Watching the movie, I kept thinking about how familiar that kind of wanting felt. Not intense or dramatic, but exact. And it reminded me of something from my own childhood.

There was a time when everyone in my class had one of those small point-and-shoot cameras. We called them “soap-dish” because of their shape. On school trips, my classmates would take photos of each other, of random moments, of nothing in particular. Later, those photos became a way to return to those moments, back when there was no social media and the internet wasn’t widely available.

We already had a camera at home, a family camera. It wasn’t like I didn’t have access to one. But it wasn’t mine. I couldn’t just take it with me, use it freely, carry it around the way the others did.

I don’t remember saying my desire aloud. I expected my mom to understand, to notice it without me having to explain. It felt obvious to me, even if I couldn’t quite put it into words. When one of the holidays approached, I expected the camera to be an obvious present that my parents would think of.

One birthday morning, I woke up and felt something next to my pillow. Just from touching it, an image appeared in my mind. It couldn’t have been true.

But at the same time, it felt like it might have been.

I opened it—and it wasn’t a camera.

It was a pair of theater binoculars.

It wasn’t that the gift was wrong. 

It just didn’t match the shape of the object I already pictured in my freshly awoken mind. 

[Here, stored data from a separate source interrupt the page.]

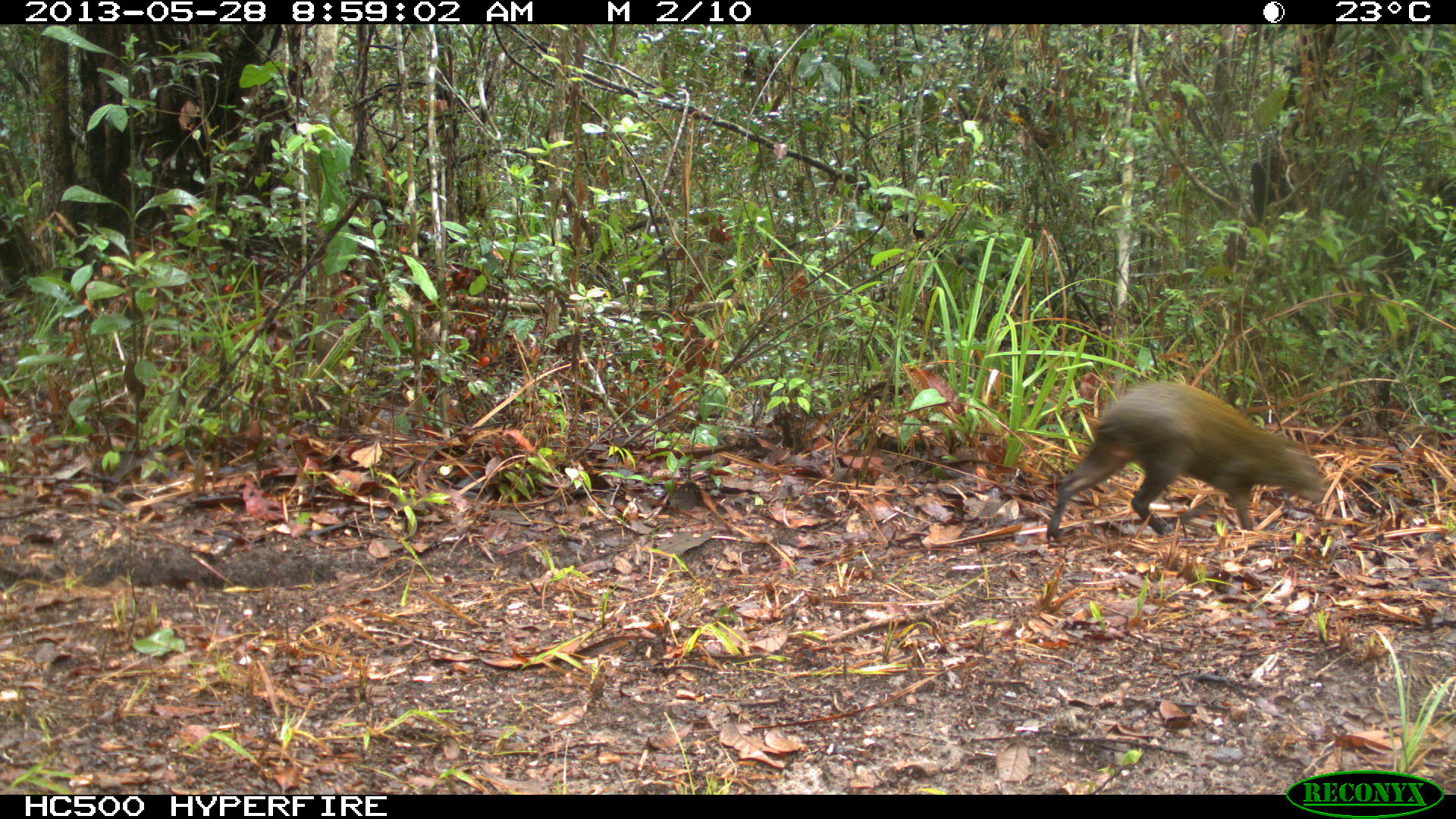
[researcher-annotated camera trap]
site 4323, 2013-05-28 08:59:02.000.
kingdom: Animalia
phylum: Chordata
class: Mammalia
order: Rodentia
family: Dasyproctidae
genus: Dasyprocta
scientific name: Dasyprocta punctata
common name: central american agouti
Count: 1.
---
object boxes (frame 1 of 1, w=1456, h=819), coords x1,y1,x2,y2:
dasyprocta punctata: 1045,377,1325,541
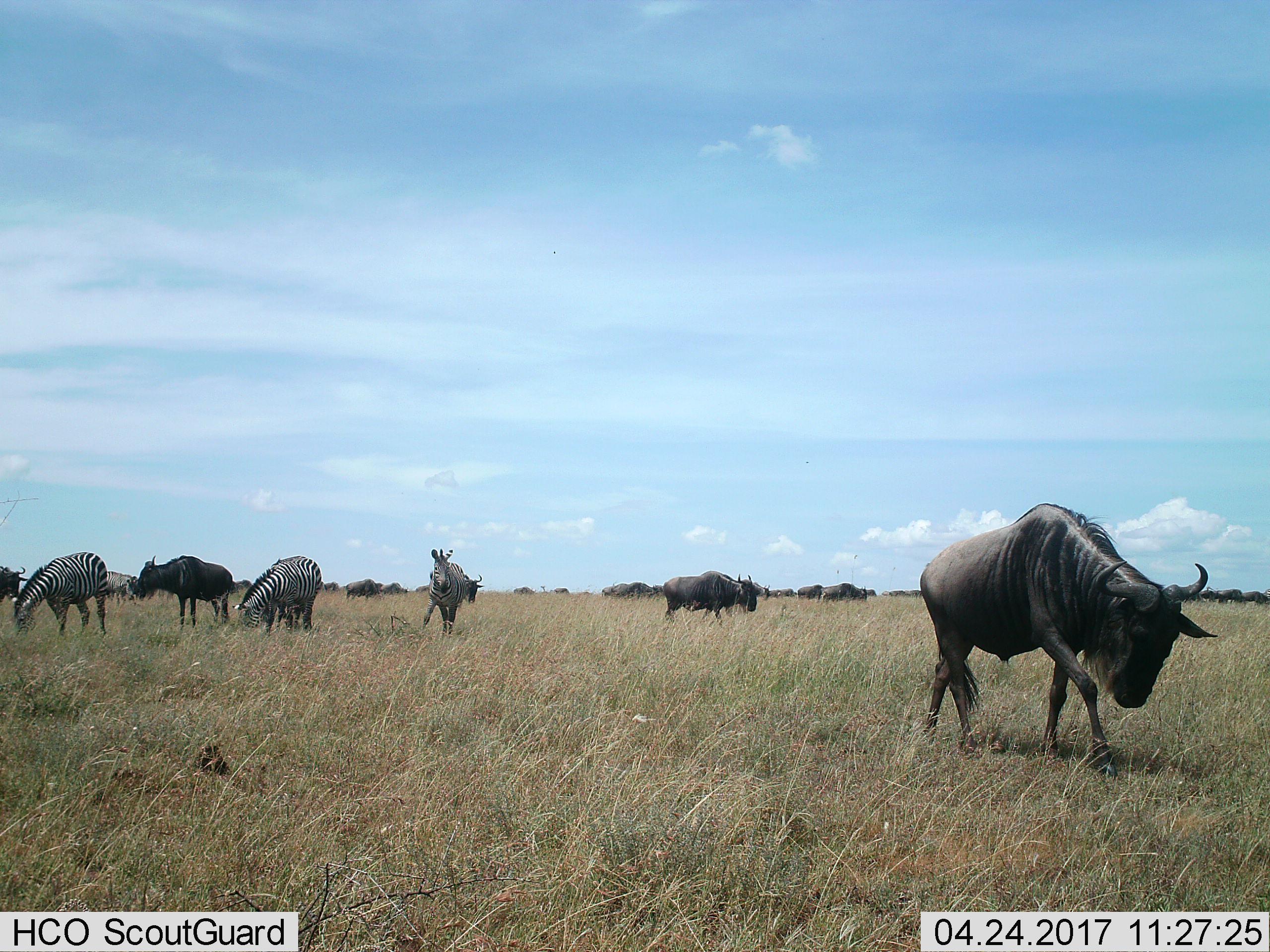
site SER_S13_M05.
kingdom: Animalia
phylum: Chordata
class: Mammalia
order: Artiodactyla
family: Bovidae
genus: Connochaetes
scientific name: Connochaetes taurinus taurinus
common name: blue wildebeest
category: wildebeestblue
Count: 11-50.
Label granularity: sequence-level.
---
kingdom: Animalia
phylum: Chordata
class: Mammalia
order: Perissodactyla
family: Equidae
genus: Equus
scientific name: Equus quagga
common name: plains zebra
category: zebraplains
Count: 4.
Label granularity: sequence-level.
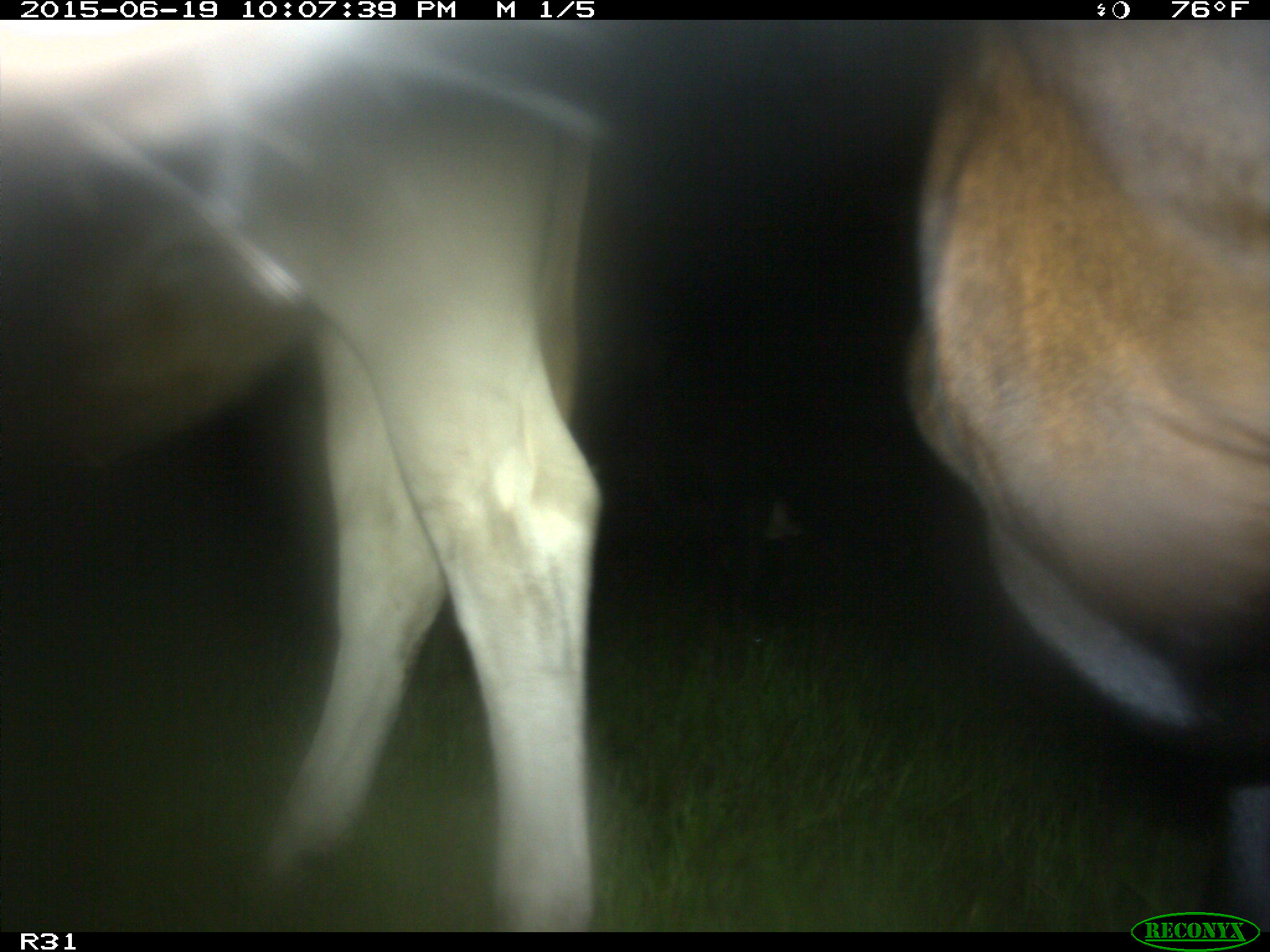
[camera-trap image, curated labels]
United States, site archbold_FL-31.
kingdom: Animalia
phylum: Chordata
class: Mammalia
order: Artiodactyla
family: Bovidae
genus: Bos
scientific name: Bos taurus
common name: domestic cow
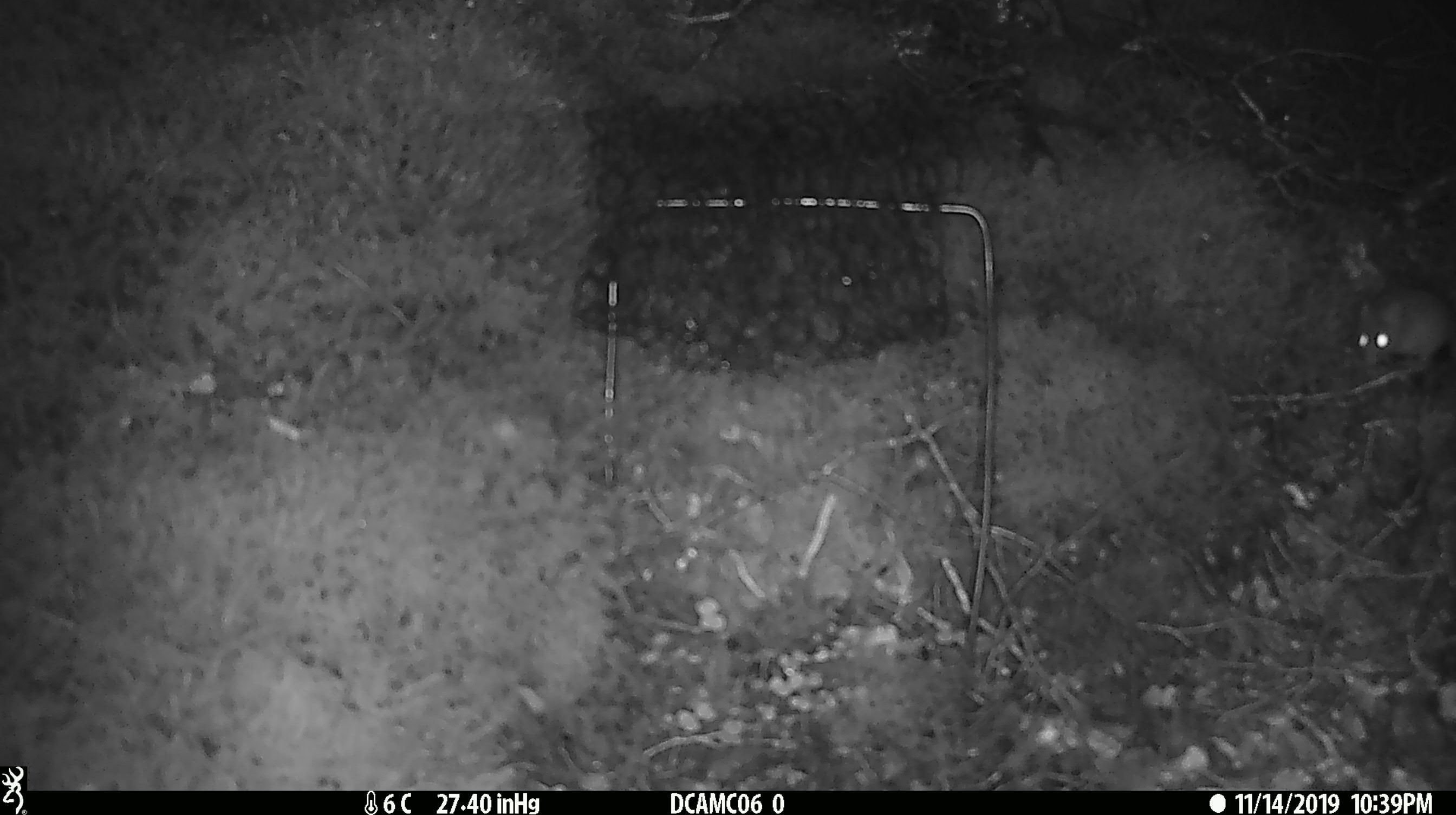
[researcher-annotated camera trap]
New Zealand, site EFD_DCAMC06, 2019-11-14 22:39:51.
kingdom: Animalia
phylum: Chordata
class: Mammalia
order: Rodentia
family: Muridae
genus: Mus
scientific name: Mus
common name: mouse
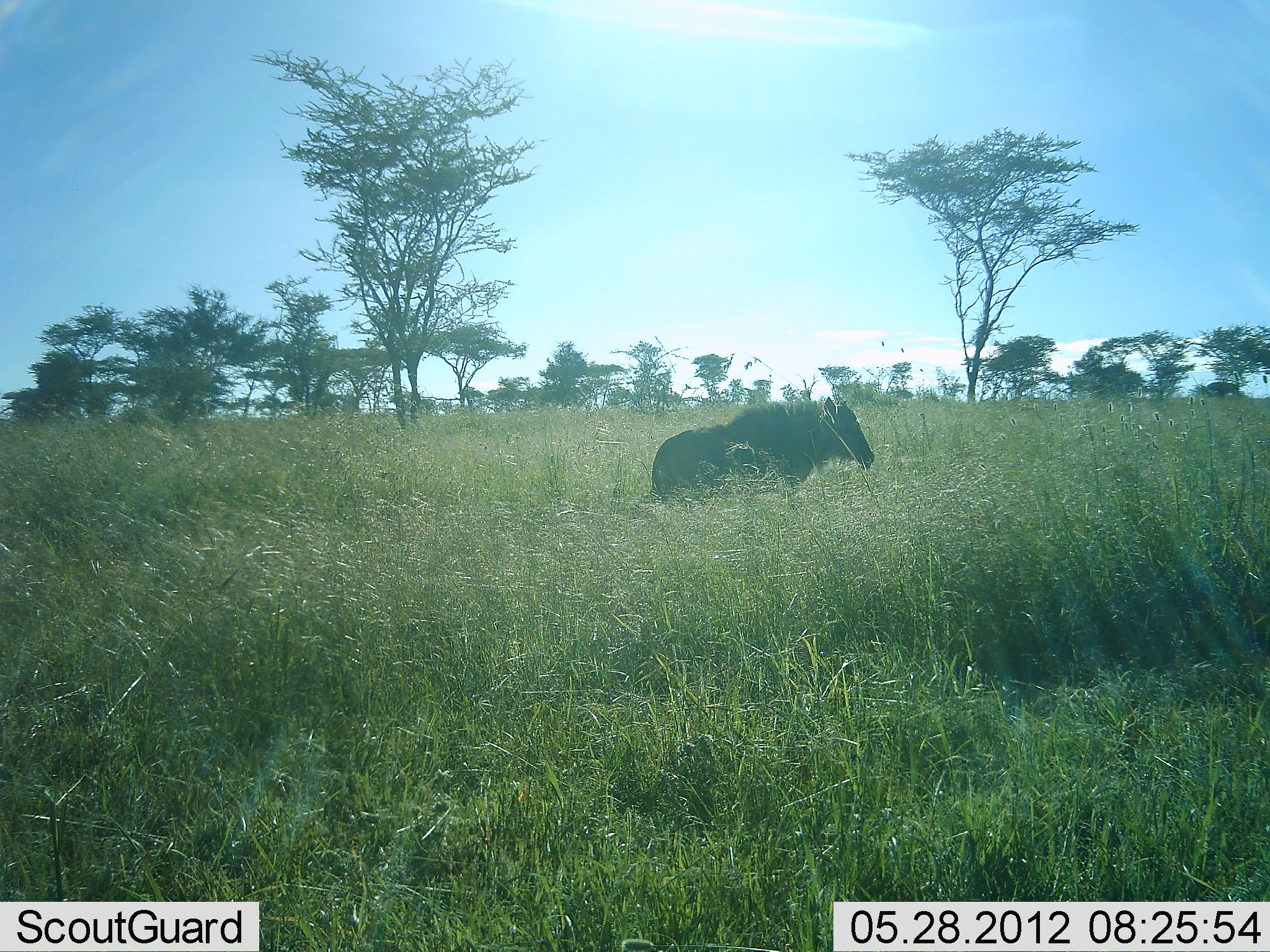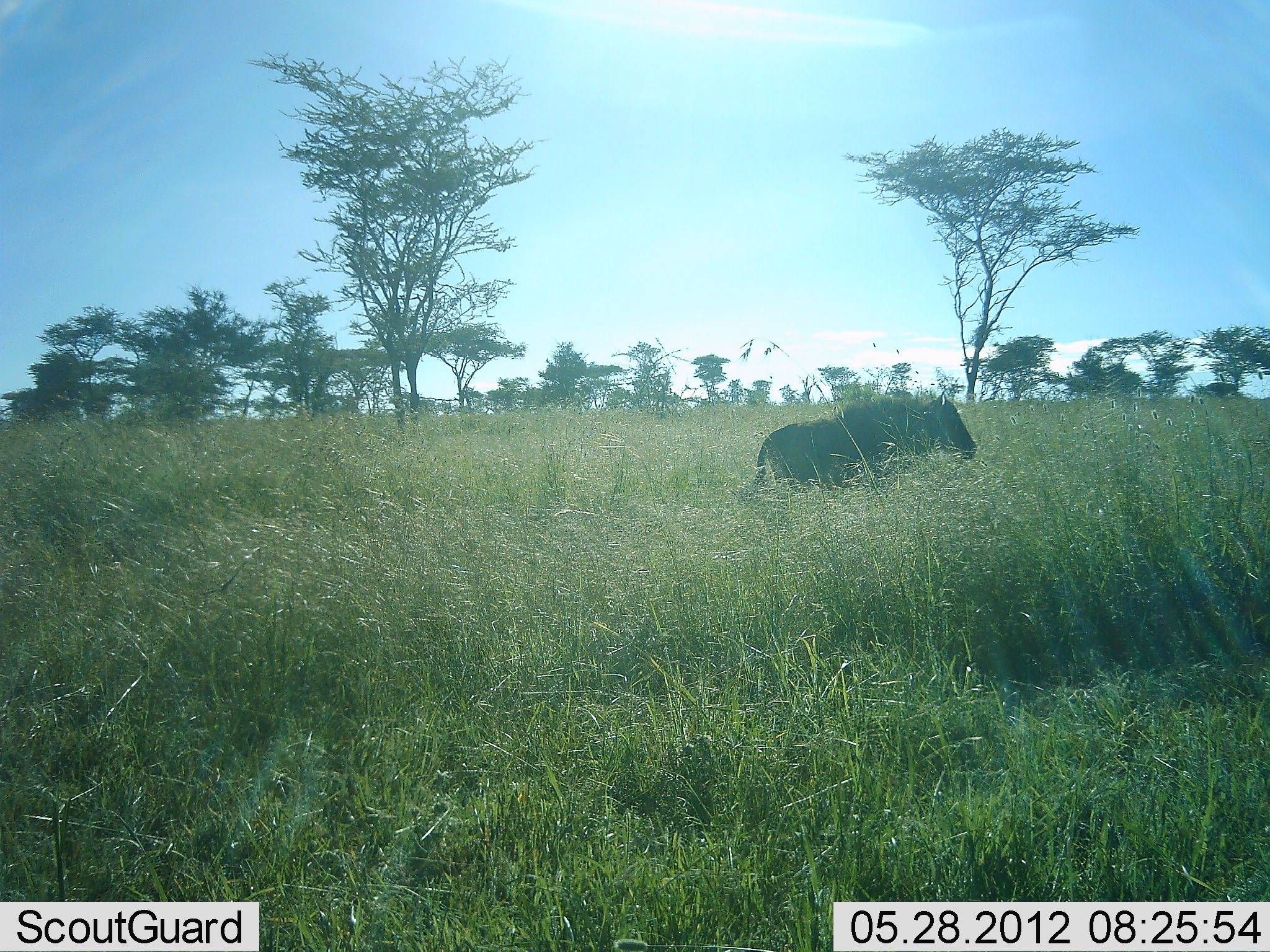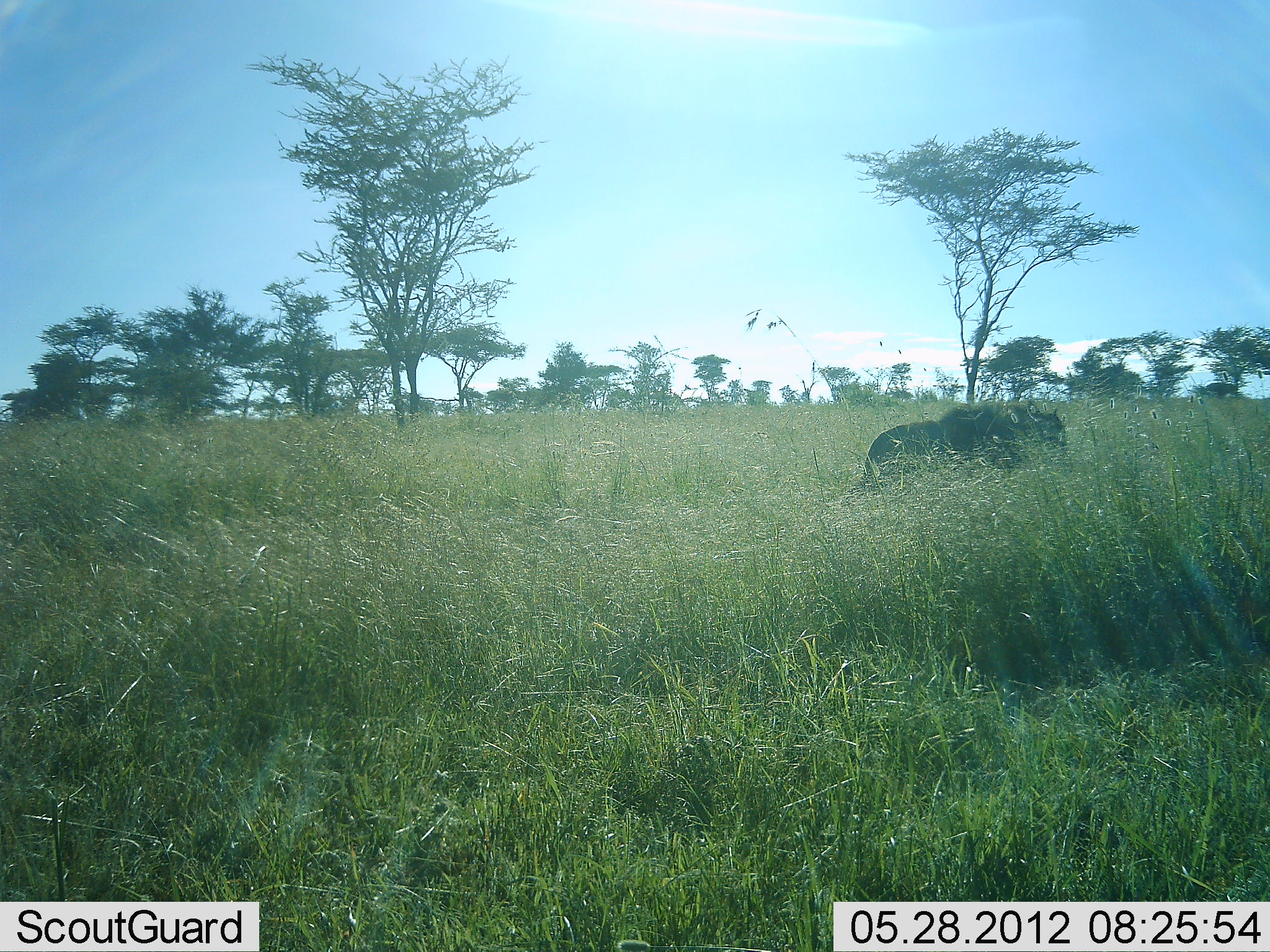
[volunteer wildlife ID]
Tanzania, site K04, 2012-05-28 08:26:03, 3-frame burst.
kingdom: Animalia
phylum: Chordata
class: Mammalia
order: Artiodactyla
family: Bovidae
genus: Connochaetes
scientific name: Connochaetes taurinus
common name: blue wildebeest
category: wildebeest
Wildebeest (blue wildebeest) (Connochaetes taurinus), count 1. Behavior (volunteer vote fractions): standing 0%, resting 0%, moving 100%, interacting 0%. Young present (vote fraction): 0%. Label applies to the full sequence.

There was a camera in the house already. As a family with an income on the lower side of the average, it would have been an unnecessary thing to have two. But if someone had tried to explain that to me, I don’t think I’d have heard or understood that.

It’s the same kind of mismatch in the movie. The fish that the little girl is chasing isn’t really that different from the ones she already has at home. And still, it doesn’t matter.

What she wants has already taken shape in her mind.

And that’s what The White Balloon understands so well—how precise the shape of the idea can be in a child’s head, and how little room it leaves for changes.